De acordo com o secretário Executivo da Sefaz, Roberto Arraes, com os dados repassados pelos cartões de crédito, o Estado poderá ter um incremento de 6 pontos percentuais no recolhimento do Imposto sobre Circulação de Mercadorias e Serviços (ICMS) em cima do varejo, saindo dos atuais 12% para 18%, como era em 1998. Arraes creditou a “falta de controle” à diminuição da cobrança nesses últimos nove anos. “Esse é um setor de difícil controle devido à pulverização das empresas”, afirmou Arraes.
Para entrar em vigor a obrigatoriedade do repasse da informação, a lei precisa ser regulamentada. A perspectiva de Roberto Arraes é que o processo ocorra em junho. Os dados enviados serão retroativos a abril de 2003. Exemplo como esse já foi aplicado nos estados do Rio Grande do Sul, Santa Catarina e Minas Gerais. “Houve caso de contribuintes que declaravam valor inferior a 20% das operações com cartão de crédito”, destacou Arraes.

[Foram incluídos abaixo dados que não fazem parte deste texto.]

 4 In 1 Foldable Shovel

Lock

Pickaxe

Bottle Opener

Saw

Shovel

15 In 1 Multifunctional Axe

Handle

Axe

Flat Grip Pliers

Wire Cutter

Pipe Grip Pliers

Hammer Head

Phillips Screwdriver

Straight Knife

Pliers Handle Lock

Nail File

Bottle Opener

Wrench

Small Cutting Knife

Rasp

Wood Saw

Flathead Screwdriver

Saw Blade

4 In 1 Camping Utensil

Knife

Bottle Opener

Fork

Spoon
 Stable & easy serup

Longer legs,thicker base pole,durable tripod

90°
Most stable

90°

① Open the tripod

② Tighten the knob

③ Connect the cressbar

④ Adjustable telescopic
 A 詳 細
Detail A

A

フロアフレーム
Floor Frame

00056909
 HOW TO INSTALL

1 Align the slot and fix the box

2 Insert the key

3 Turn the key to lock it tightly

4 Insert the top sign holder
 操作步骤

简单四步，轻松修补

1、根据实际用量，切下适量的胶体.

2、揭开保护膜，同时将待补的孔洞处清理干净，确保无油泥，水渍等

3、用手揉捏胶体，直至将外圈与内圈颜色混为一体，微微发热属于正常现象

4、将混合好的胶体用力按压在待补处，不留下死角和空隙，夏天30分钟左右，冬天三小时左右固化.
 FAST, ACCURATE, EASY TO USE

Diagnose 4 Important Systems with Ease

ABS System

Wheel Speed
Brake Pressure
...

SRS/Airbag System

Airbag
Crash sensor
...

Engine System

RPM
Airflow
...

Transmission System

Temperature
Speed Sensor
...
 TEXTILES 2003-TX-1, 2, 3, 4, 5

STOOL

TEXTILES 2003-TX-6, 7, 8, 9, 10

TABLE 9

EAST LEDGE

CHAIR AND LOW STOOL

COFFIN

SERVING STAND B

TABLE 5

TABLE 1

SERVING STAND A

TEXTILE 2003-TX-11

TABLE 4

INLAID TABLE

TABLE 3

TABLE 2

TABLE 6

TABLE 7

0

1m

Com as informações das operadoras de cartões, a Secretária da Fazenda fará um cruzamento com os números dos postos fiscais, do Sistema Integrado de Informações sobre Operações Interestaduais com Mercadorias e Serviços (Sintegra). “Vamos garimpar as informações e montar uma malha fina. Vamos saber quantos contribuintes estão sonegando, o valor das notas omissas e quanto se deve ao Estado”, disse.
A idéia é aumentar o cerco com a homologação dos softwares dos equipamentos responsáveis pelo repasse de informações da vendas com nota fiscal. Para burlar a fiscalização, alguns contribuintes conseguem utilizar o sistema, separando as vendas sem o comprovante fiscal. “Quem não estiver utilizando o software autorizado poderá ser punido”, explicou.